[Provided passage]
* START *

Monday, May 16, 2022

We interrupt these moodlings for gardening

As happens every year at this time, I realize that I have been neglecting my online moodlings. Never on purpose -- my head has moodling thoughts all the time -- it's just that life gets really busy with all that needs to happen outdoors. 

So you may not be hearing from me much over the next few weeks. If I get a chance, I'll post pictures of what's happening around the yard, but then again, maybe not.

In the meantime, here are a few images of our earliest blossoms to entertain you...

small yellow crocus

ever present violas

my favourites right now -- tulipa

and a few Dutch beauties

We worked very hard on Friday and Saturday to reduce the size of our lawn through lasagna gardening, also known as sheet mulching. Covered it with a layers of cardboard, compost, straw, and pine mulch. 





It involved a lot of rock wrestling, cardboard cutting, and wheel barrowing. I'll dig out my gardening books and figure out some good ground cover shrubs, and it will become more interesting over time. For now, it's a blank pallet with a lot of potential.

Our thanks to neighbours and friends who contributed cardboard and good will toward this future garden. If you have any ideas about what we should do with this space, I'd love to hear them! And if you don't hear from me for a while, you know where to find me -- out in the garden!

Sunday, May 8, 2022

Oh Mother How Pretty -- A lullabye for Mother's Day

For Mother's Day this year, I'm remembering a lullabye I used to sing to my kids. I'm not sure if they remember how I used to bring my guitar into their bedrooms sometimes and sing to them -- there are so many things moms remember that their children never will. Do mine remember this song, I wonder?

I'm getting to be an old mom now, with a stiff chording hand and picking fingers that sometimes fall asleep as I try to play. They just don't navigate my guitar as well as they used to, so it's time to record Oh Mother How Pretty as I learned it in my teens from Joan MacIsaac, a wonderful folk singer here in Edmonton.

This is a small gift to my kids for as long as these moodlings remain, and a love song for my mom, too!

Happy Mother's Day to all moms, and to all those who nurture the people in their lives even if they aren't moms. You know who you are.


Friday, May 6, 2022

Simple Pleasures: Nature's tenacity

Yesterday, the sky was full of thousands upon thousands of sandhill cranes migrating north, sometimes playing in the thermals overhead, flying in spiralling clouds that looked as though they might crash into each other. Can you see them? I wish I had a better camera and could capture the sound that makes me look up every time!


Violas also appeared this week, pushing through a crack in the sidewalk.


And the scille that were eaten by some small critter in my yard? Well, a small patch of them survived!

In these days when human news seems to be going from bad to worse and I'm struggling to keep my chin up sometimes, there's nothing like nature's tenacity to remind me that greater forces are at work than human plans and economies.

* END *

[Supplied entries]
* START *

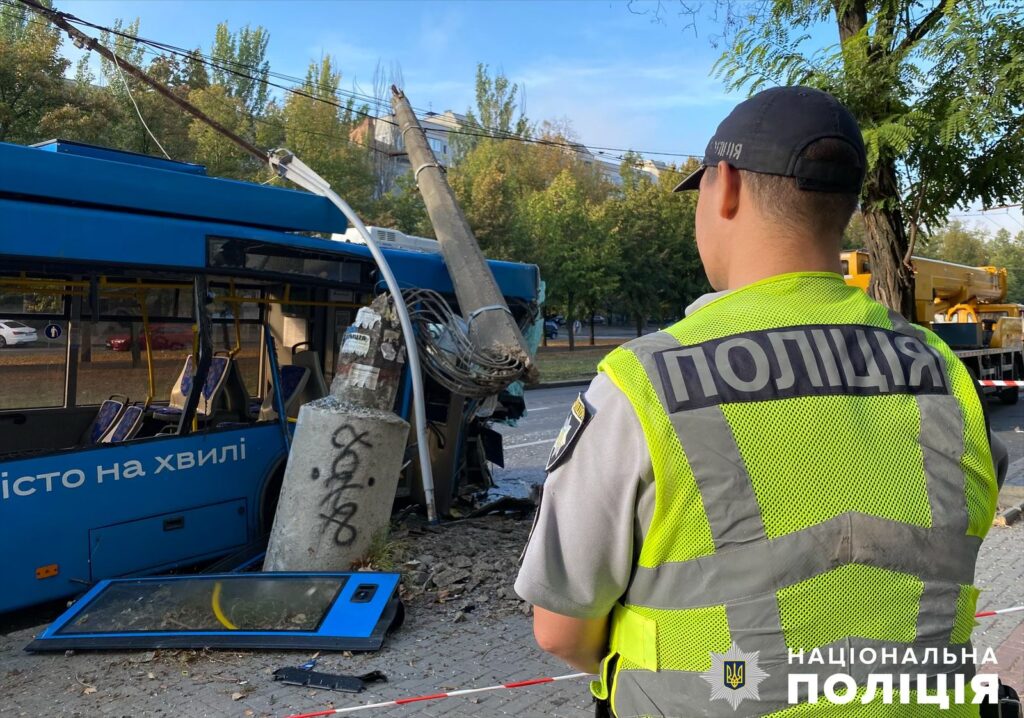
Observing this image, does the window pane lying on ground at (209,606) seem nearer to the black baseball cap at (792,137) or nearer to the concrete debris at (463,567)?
the concrete debris at (463,567)

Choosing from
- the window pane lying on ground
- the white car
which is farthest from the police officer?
the white car

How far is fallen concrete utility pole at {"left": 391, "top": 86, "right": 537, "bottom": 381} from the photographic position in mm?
7066

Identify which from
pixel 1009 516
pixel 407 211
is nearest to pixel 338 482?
pixel 1009 516

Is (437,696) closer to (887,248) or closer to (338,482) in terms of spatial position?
(338,482)

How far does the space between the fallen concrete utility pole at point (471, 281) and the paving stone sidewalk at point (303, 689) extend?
8.30 feet

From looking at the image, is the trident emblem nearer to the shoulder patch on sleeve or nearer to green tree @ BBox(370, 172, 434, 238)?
the shoulder patch on sleeve

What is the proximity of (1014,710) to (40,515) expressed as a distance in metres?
5.02

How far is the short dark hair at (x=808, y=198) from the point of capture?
1438 mm

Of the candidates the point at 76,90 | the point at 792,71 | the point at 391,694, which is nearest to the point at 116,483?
the point at 391,694

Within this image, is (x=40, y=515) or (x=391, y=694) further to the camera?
(x=40, y=515)

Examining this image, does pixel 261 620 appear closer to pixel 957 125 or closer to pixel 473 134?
pixel 957 125

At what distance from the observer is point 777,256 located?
57.7 inches

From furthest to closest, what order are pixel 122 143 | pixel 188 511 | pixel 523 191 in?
1. pixel 523 191
2. pixel 122 143
3. pixel 188 511

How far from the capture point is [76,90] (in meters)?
21.5
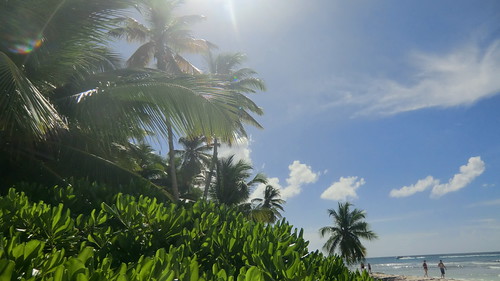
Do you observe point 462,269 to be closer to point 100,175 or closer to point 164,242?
point 100,175

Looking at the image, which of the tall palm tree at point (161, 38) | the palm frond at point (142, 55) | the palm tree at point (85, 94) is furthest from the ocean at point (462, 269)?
the palm tree at point (85, 94)

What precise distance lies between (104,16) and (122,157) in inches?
153

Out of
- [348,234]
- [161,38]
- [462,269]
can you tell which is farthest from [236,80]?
[462,269]

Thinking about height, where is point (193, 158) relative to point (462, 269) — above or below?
above

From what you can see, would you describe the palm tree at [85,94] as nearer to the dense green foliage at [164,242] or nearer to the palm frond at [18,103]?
the palm frond at [18,103]

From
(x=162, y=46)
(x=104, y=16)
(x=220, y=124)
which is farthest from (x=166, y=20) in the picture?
(x=220, y=124)

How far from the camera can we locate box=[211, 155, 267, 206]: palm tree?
66.2ft

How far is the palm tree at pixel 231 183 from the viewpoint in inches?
795

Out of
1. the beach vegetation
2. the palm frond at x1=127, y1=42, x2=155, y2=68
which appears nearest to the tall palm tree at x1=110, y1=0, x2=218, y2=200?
the palm frond at x1=127, y1=42, x2=155, y2=68

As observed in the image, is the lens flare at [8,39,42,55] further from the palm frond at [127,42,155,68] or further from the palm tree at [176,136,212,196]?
the palm tree at [176,136,212,196]

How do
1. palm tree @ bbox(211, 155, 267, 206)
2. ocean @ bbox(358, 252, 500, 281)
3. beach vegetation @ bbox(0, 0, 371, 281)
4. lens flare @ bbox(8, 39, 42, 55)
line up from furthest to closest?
ocean @ bbox(358, 252, 500, 281) < palm tree @ bbox(211, 155, 267, 206) < lens flare @ bbox(8, 39, 42, 55) < beach vegetation @ bbox(0, 0, 371, 281)

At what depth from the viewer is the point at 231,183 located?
66.7 ft

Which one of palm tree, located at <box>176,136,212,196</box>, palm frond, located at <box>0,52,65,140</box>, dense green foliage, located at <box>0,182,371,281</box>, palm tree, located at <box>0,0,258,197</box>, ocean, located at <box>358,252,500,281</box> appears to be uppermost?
palm tree, located at <box>176,136,212,196</box>

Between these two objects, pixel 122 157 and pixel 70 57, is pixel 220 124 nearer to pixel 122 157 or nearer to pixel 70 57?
pixel 70 57
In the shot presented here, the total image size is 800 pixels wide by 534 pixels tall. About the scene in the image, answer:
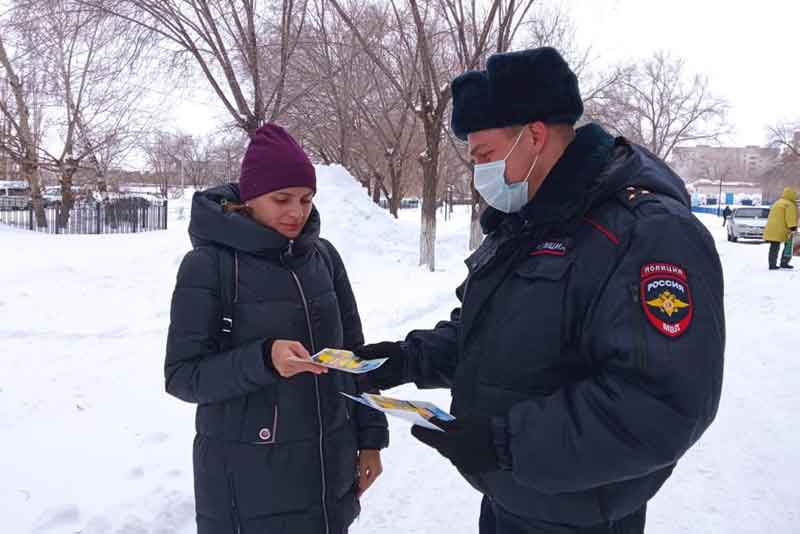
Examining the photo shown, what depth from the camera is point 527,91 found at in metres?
1.72

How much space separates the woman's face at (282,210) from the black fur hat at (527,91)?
0.98 m

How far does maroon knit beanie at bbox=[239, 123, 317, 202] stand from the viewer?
2486 mm

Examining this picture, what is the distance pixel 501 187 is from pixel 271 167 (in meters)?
1.03

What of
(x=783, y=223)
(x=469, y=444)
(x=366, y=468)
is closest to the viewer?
(x=469, y=444)

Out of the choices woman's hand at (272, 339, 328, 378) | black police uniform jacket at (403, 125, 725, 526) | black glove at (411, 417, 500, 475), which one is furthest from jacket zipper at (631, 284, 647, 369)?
woman's hand at (272, 339, 328, 378)

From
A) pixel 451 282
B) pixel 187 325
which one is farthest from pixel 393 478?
pixel 451 282

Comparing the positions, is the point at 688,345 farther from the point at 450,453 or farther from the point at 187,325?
the point at 187,325

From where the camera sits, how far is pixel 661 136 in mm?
47594

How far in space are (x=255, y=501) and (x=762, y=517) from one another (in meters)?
3.17

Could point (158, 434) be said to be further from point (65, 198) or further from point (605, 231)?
point (65, 198)

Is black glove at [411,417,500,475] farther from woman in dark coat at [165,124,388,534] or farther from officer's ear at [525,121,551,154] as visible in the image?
officer's ear at [525,121,551,154]

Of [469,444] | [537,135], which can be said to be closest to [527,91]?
[537,135]

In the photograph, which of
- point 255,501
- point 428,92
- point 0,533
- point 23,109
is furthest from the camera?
point 23,109

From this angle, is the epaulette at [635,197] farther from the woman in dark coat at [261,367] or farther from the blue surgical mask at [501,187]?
the woman in dark coat at [261,367]
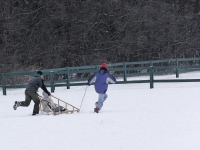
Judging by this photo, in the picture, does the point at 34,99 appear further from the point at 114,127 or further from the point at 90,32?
the point at 90,32

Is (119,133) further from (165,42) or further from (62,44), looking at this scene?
(165,42)

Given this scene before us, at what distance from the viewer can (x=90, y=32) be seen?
3356 cm

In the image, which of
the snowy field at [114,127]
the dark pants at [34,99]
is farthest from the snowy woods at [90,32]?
the dark pants at [34,99]

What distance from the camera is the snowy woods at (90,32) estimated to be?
29.9 metres

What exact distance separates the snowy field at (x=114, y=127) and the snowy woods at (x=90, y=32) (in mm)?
13547

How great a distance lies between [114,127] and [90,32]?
2327 cm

* END *

[What to do]
a) Return the stretch of the gardening blog from "Yesterday, the sky" through "in the sidewalk.", copied word for word.
b) Extend the gardening blog with the passage that follows its final sentence.

[Responses for each task]
a)
Yesterday, the sky was full of thousands upon thousands of sandhill cranes migrating north, sometimes playing in the thermals overhead, flying in spiralling clouds that looked as though they might crash into each other. Can you see them? I wish I had a better camera and could capture the sound that makes me look up every time!


Violas also appeared this week, pushing through a crack in the sidewalk.

b)
Things are always changing, and that calls for adaptation. The cranes will adjust their flight paths, the flowers will bloom earlier or later, and wise human beings will find ways to work together for the common good.

Nature's tenacity is in all living things no matter what we two-leggeds do. These days, I'm finding that tenacity everywhere, and delighting in it. It's better than letting the news get me down.

Appreciating simple pleasures improves our happiness quotient!

Thursday, May 5, 2022

The good ol' Chop and Drop

October 19th, 2021
Once upon a time, I subscribed to the tidy garden theory. A plant here, and another there, and nice clear black soil space in between (that had to be weeded regularly). 

That's changed over time. I took the Master Composter/Recycler course from the city of Edmonton 15 years ago, and learned many things. Through it, I rediscovered a friend/university buddy I hadn't seen in years. Mark had become an MCR educator who eventually became a Master Gardener/soil science fanatic too, and who tells me that bare soil is dying soil. 

Basically, bare soil is unprotected so it's getting baked and dried out, losing nutrients and moisture, and more susceptible to weeds. Mark taught me about using compost as mulch, and more recently, another MCR friend, Mildred, introduced me to her way of allowing plants to drop their foliage on the soil as natural fertilizer and protection.

Chop and Drop, she calls it, and I'm a convert. Rather than buying large quantities of garden centre mulch to cover soil and keep it moist, I use autumn leaves and leave my perennials to die back naturally in the fall. In the spring, I simply chop and drop anything that's left standing to tidy up my yard. 

Of course, chopped stems and stalks don't look quite as neat as bare soil or as uniform as wood chips, but they compost more quickly and actually started to feed the soil last fall as their nutrients leached into the ground during freeze-thaw cycles. Their stems are lighter and allow for some aeration as they decompose, even as they hold moisture in the soil.

In a world where we are facing so many environmental issues, Chop and Drop means that no garbage trucks are hauling my yard waste 85 km to the Ryley landfill, because it's being used to rejuvenate my soil. By reusing natural debris from plants to hold in moisture and enrich my garden, I'm not contributing to the destruction of trees for wood chips, I need no chemical fertilizers, and I've got my very own carbon capture and storage program!

April 29th, 2022
On April 29th, I chopped and dropped last fall's leftover stems and stalks in my perennial beds. It looks a bit messy at the moment, but once things get growing, it's barely noticeable -- except that it means I rarely have to water in the summer, and when I do, the moistened soil is protected by a layer of naturally composting leaves, stems and other plant debris.

The good ol' Chop and Drop is basically how God keeps things green and growing (the wind, birds, storms, and other natural things are the choppers and droppers). I highly recommend it. It can work in vegetable gardens too (but do it in the fall and dig the plant leftovers into the soil so they're absorbed/composted by spring). Your soil will thank you by being light and rich and full of life!

Give my front yard garden about a month and a half, and you won't even notice my chop and drop mulch...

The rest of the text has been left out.